> _PARTS OF THE EXERCISE_
a – For each statement, say yes or no to whether it agrees with the cardiac fibrosis project description, and quote the words that decide it: (i) heart failure affects 64 million people globally; (ii) specific antifibrotic drugs are already available; (iii) the homing and survival of AF-Tregs will be measured by molecular PET in Year 2.
b – According to the cardiac fibrosis project description, what signalling do secreted matricellular proteins inhibit?
c – Return the passage of the cardiac fibrosis project description that begins at the words "Aims & objectives" and ends after "window (Year 1).".

Scientific basis: Heart failure (HF) affects 64 million people globally and causes sudden death. Cardiac fibrosis (CF) drives HF creating a need to image CF and therapeutically target it. Current imaging technologies do not directly measure CF and no specific antifibrotic drugs are available. Secreted matricellular proteins have been shown to inhibit CF and preserve cardiac contractility in vivo by inhibiting TGFβ signalling. An engineered effector T cell immunotherapy targeting myofibroblasts was reported to treat cardiac fibrosis in mice. Moreover, regulatory T cell (Treg) therapy has been proposed as a candidate to counteract cardiac inflammation- induced CF. But, cell therapy homing, survival and function of the cells at the target sites remain elusive. To develop advanced methods to diagnose CF and quantify cell therapy distribution in the body, this project will employ non-invasive in vivo imaging for cell tracking (Fruhwirth) alongside direct quantification of fibrosis (Phinikaridou) to monitor the effectiveness of novel anti-CF therapies.
Aims & objectives for each year
(1) Establish an in vivo animal model of CF and use fibrosis-specific MRI-probes to quantify the therapeutic window (Year 1).
(2) Engineer and in vitro characterise Tregs to release a protein with proven activity against CF (AF-Tregs) (Year 1).
(3) Administer AF-Tregs in vivo and quantify homing and survival in healthy and diseased hearts by molecular PET to detect the cell therapy (Year 2).
(4) Employ PET/MRI imaging to quantify AF-Treg efficacy alongside monitoring of disease status/treatment outcome using the fibrosis-specific MRI-probes (Year 2.5 to 3.5)
Techniques
o Immune cell isolation, purification, and culture (focus on Tregs)
o Treg engineering (to secret an anti-fibrotic protein and be traceable in vivo)
o Characterise Tregs (flow cytometry and imaging reporter)
o Mouse husbandry, handling, and surgical techniques.
o In vivo PET and cardiac MRI.
o Ex vivo histology, proteomics, western blotting, ELISA.

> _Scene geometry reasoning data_
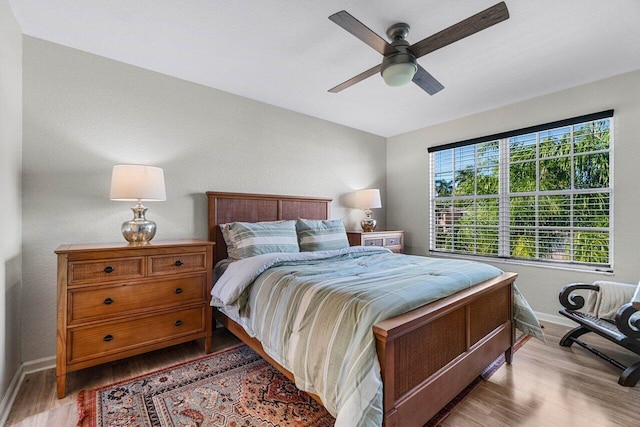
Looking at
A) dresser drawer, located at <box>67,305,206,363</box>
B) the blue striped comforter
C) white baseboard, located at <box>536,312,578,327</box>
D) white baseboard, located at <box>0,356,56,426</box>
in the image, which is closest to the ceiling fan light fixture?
the blue striped comforter

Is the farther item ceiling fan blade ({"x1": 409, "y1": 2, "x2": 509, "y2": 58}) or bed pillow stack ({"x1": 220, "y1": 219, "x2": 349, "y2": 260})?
bed pillow stack ({"x1": 220, "y1": 219, "x2": 349, "y2": 260})

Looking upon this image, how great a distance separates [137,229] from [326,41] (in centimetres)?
207

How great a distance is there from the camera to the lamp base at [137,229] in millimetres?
2252

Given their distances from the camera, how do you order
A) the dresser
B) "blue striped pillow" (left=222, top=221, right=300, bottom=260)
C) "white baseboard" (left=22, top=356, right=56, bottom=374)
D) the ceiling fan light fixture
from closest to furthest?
the dresser
the ceiling fan light fixture
"white baseboard" (left=22, top=356, right=56, bottom=374)
"blue striped pillow" (left=222, top=221, right=300, bottom=260)

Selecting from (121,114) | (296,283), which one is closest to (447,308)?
(296,283)

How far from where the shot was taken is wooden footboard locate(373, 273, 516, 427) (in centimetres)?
128

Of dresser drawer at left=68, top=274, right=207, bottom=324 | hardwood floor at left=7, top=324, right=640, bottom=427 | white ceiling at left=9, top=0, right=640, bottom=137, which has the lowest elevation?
hardwood floor at left=7, top=324, right=640, bottom=427

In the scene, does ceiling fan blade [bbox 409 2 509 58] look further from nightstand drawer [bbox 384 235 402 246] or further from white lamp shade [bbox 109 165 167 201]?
nightstand drawer [bbox 384 235 402 246]

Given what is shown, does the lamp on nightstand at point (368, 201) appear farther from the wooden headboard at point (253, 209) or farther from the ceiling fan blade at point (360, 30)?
the ceiling fan blade at point (360, 30)

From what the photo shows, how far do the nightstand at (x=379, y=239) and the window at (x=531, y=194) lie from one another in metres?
0.49

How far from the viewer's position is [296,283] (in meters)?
1.79

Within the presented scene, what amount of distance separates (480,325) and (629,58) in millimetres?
2689

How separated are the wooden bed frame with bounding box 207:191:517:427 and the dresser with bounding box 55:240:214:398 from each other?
0.42 m

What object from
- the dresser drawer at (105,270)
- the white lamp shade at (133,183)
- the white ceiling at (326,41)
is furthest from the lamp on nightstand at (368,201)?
the dresser drawer at (105,270)
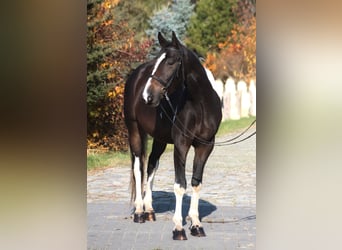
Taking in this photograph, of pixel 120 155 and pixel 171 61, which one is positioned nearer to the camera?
pixel 171 61

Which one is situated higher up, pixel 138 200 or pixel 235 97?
pixel 235 97

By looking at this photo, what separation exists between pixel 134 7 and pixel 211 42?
0.46 m

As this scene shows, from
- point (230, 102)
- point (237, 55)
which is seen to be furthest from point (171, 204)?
point (237, 55)

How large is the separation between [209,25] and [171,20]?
0.21 meters

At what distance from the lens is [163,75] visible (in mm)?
3797

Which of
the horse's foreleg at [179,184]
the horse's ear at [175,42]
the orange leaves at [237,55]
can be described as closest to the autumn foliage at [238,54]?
the orange leaves at [237,55]

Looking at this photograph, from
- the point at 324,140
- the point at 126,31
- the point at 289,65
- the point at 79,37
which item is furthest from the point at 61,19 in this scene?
the point at 324,140

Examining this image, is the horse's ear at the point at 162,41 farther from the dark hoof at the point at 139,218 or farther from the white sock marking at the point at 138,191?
the dark hoof at the point at 139,218

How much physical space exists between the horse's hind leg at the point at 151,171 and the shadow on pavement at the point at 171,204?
0.09ft

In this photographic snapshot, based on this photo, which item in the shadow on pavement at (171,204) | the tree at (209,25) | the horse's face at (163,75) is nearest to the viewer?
the horse's face at (163,75)

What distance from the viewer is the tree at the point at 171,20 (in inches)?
155

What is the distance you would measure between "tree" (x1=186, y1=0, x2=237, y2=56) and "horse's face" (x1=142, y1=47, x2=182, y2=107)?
155mm

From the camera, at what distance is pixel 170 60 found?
3.82 meters

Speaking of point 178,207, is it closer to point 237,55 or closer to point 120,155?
point 120,155
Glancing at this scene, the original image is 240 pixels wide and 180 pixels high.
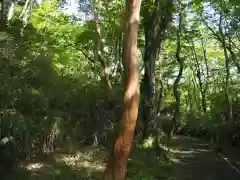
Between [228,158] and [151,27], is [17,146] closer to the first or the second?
[151,27]

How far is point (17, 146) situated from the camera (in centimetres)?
729

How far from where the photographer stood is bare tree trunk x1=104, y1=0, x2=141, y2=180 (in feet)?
21.9

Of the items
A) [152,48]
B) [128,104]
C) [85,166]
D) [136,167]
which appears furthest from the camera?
[152,48]

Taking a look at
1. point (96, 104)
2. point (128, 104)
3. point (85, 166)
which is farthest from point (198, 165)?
point (128, 104)

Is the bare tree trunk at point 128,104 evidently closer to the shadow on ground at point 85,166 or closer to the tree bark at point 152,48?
the shadow on ground at point 85,166

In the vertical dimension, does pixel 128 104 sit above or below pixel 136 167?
above

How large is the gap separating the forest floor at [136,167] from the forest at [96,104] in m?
0.04

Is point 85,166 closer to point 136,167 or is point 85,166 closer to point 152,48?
point 136,167

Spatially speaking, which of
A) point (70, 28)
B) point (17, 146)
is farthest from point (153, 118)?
point (70, 28)

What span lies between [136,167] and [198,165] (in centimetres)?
379

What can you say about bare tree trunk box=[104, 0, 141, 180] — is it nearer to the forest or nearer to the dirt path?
A: the forest

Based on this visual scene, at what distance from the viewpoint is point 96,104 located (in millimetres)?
11383

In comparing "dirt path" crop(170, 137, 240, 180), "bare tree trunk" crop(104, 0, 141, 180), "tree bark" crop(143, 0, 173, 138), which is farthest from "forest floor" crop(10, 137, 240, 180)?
"bare tree trunk" crop(104, 0, 141, 180)

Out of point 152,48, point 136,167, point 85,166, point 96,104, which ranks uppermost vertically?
point 152,48
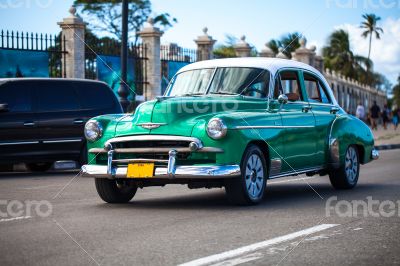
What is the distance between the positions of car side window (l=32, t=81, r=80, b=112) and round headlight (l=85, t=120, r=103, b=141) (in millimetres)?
6019

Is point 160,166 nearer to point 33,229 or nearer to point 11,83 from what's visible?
point 33,229

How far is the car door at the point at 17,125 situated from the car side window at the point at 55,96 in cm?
22

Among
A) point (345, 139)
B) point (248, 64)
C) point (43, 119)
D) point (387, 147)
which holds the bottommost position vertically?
point (387, 147)

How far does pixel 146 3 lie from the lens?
58.7 m

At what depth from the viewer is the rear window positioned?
1648 cm

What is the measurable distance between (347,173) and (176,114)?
3.60 meters

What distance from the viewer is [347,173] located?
39.5 ft

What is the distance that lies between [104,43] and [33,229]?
21.5 meters

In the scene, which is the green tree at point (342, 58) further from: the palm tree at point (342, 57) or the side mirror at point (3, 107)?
the side mirror at point (3, 107)

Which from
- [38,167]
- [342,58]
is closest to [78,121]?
[38,167]

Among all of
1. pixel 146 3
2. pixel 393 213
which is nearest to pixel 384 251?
pixel 393 213

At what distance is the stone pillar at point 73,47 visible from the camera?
1089 inches

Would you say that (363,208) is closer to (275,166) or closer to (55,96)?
(275,166)

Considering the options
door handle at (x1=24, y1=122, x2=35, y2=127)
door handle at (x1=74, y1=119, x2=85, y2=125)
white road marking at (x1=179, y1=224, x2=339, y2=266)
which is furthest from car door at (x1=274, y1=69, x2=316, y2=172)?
door handle at (x1=24, y1=122, x2=35, y2=127)
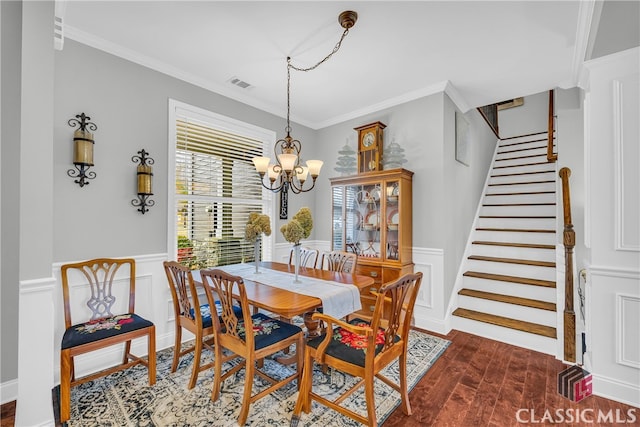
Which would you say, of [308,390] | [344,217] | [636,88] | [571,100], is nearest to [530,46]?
[636,88]

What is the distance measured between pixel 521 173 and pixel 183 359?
567 cm

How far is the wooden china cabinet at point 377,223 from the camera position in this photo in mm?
3287

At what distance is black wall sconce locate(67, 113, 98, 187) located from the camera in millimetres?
2248

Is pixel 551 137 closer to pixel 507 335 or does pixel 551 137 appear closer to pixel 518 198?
pixel 518 198

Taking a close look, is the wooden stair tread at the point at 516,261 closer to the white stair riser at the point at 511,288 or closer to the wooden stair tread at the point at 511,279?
the wooden stair tread at the point at 511,279

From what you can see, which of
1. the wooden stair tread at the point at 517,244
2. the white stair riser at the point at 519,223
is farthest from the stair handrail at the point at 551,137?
the wooden stair tread at the point at 517,244

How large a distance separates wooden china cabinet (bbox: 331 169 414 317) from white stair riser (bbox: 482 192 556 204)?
2207 millimetres

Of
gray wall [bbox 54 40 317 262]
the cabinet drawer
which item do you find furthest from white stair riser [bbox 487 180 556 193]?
gray wall [bbox 54 40 317 262]

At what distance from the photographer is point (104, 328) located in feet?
6.81

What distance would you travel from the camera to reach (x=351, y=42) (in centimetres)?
247

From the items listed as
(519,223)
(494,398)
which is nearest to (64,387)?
(494,398)

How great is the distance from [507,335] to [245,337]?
2711 millimetres

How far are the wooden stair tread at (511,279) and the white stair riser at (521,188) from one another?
6.14ft

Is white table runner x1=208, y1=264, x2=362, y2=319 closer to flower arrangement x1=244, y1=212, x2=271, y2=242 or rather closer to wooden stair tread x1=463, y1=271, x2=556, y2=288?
flower arrangement x1=244, y1=212, x2=271, y2=242
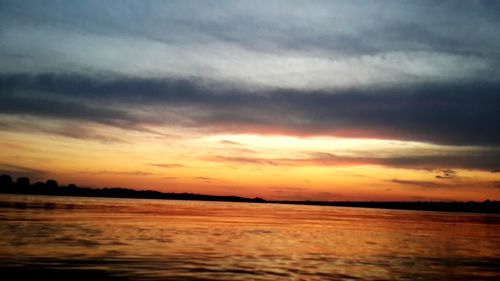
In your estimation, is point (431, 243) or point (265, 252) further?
point (431, 243)

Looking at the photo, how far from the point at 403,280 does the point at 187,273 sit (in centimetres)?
1125

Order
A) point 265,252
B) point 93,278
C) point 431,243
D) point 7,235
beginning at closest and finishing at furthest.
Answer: point 93,278 → point 265,252 → point 7,235 → point 431,243

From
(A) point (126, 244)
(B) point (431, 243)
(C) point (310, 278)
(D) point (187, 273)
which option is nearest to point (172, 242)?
(A) point (126, 244)

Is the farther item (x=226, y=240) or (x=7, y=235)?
(x=226, y=240)

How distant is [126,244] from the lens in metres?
36.6

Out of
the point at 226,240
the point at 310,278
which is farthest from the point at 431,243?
the point at 310,278

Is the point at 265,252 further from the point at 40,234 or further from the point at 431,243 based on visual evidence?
the point at 431,243

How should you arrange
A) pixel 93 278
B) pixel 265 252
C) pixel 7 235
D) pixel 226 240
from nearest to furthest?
pixel 93 278, pixel 265 252, pixel 7 235, pixel 226 240

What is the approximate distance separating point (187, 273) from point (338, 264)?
10242 mm

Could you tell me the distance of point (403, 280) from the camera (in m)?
25.9

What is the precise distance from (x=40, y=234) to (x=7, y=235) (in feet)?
9.00

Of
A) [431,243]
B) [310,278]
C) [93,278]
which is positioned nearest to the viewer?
[93,278]

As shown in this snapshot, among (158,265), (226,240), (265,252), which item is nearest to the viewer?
(158,265)

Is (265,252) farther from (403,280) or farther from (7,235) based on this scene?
(7,235)
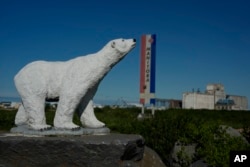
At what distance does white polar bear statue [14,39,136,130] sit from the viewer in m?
4.66

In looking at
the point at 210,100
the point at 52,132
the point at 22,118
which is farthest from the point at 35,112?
the point at 210,100

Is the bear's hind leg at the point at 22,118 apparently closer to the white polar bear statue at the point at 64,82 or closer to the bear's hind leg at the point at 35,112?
the white polar bear statue at the point at 64,82

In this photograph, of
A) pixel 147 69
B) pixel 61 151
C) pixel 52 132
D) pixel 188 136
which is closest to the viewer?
pixel 61 151

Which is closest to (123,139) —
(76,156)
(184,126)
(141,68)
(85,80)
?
(76,156)

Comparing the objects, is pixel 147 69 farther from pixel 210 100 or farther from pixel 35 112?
pixel 210 100

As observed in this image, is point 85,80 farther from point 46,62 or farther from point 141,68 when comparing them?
point 141,68

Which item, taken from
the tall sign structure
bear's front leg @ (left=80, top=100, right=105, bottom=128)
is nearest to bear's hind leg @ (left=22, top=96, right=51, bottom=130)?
bear's front leg @ (left=80, top=100, right=105, bottom=128)

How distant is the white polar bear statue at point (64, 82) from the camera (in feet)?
15.3

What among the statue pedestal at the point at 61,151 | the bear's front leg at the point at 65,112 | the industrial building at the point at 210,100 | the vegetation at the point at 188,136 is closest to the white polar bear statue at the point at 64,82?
the bear's front leg at the point at 65,112

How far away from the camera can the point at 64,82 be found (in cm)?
475

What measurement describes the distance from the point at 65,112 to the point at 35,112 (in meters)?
0.39

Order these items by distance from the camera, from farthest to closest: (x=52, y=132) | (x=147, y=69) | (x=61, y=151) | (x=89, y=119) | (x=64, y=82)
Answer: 1. (x=147, y=69)
2. (x=89, y=119)
3. (x=64, y=82)
4. (x=52, y=132)
5. (x=61, y=151)

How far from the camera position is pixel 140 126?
7828 mm

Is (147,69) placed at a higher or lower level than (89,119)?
higher
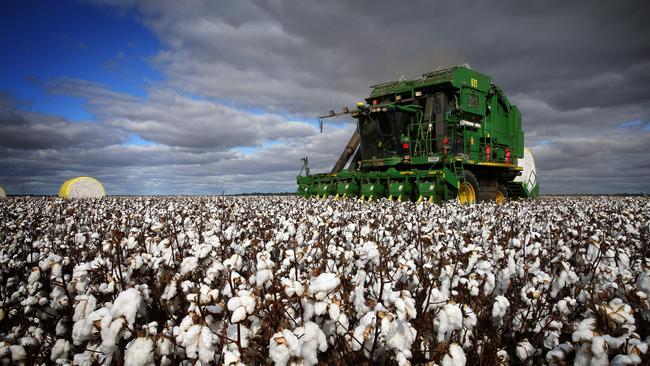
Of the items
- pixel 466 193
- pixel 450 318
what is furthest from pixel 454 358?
pixel 466 193

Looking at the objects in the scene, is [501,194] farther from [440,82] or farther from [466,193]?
[440,82]

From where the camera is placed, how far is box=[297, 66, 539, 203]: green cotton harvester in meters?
15.0

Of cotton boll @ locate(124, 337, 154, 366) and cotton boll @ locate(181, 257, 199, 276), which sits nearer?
cotton boll @ locate(124, 337, 154, 366)

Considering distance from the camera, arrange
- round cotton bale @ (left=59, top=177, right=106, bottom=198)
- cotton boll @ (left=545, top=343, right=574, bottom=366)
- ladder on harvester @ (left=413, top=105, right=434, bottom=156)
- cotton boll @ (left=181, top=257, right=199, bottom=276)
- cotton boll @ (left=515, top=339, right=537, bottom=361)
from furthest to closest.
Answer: round cotton bale @ (left=59, top=177, right=106, bottom=198), ladder on harvester @ (left=413, top=105, right=434, bottom=156), cotton boll @ (left=181, top=257, right=199, bottom=276), cotton boll @ (left=515, top=339, right=537, bottom=361), cotton boll @ (left=545, top=343, right=574, bottom=366)

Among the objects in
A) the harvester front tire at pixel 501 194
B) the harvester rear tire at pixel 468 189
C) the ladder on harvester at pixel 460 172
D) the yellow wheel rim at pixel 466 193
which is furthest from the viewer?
the harvester front tire at pixel 501 194

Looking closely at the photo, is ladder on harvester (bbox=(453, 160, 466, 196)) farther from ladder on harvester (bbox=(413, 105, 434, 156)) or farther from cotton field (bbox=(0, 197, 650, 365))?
cotton field (bbox=(0, 197, 650, 365))

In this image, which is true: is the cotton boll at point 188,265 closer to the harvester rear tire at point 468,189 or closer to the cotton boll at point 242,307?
the cotton boll at point 242,307

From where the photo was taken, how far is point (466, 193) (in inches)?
626

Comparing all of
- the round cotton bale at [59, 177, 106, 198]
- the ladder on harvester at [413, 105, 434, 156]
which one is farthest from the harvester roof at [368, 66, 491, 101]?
the round cotton bale at [59, 177, 106, 198]

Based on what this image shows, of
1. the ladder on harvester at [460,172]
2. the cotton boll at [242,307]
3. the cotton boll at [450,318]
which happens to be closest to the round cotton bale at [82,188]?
the ladder on harvester at [460,172]

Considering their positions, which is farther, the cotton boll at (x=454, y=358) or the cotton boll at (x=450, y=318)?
the cotton boll at (x=450, y=318)

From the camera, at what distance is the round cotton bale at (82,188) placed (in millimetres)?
21453

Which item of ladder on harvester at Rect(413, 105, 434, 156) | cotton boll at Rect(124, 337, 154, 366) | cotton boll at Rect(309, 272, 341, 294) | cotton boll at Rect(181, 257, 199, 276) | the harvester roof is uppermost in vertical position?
the harvester roof

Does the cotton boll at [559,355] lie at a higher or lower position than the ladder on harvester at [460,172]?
lower
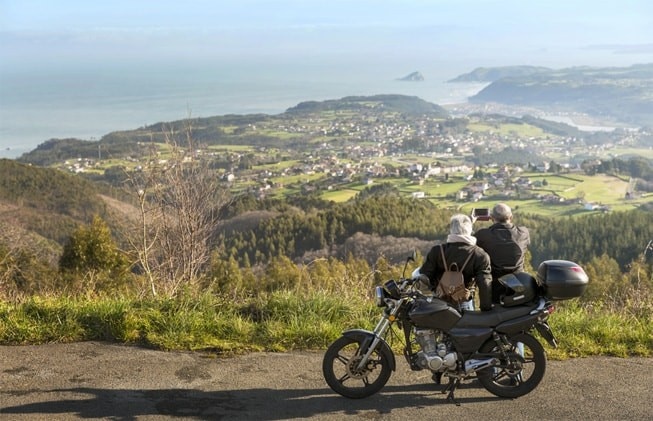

> _SOLVED TASKS_
a –
(i) Yes: "Heart failure (HF) affects 64 million people globally"
(ii) No: "no specific antifibrotic drugs are available"
(iii) Yes: "quantify homing and survival in healthy and diseased hearts by molecular PET to detect the cell therapy (Year 2)"

b – TGFβ signalling.

c –
Aims & objectives for each year
(1) Establish an in vivo animal model of CF and use fibrosis-specific MRI-probes to quantify the therapeutic window (Year 1).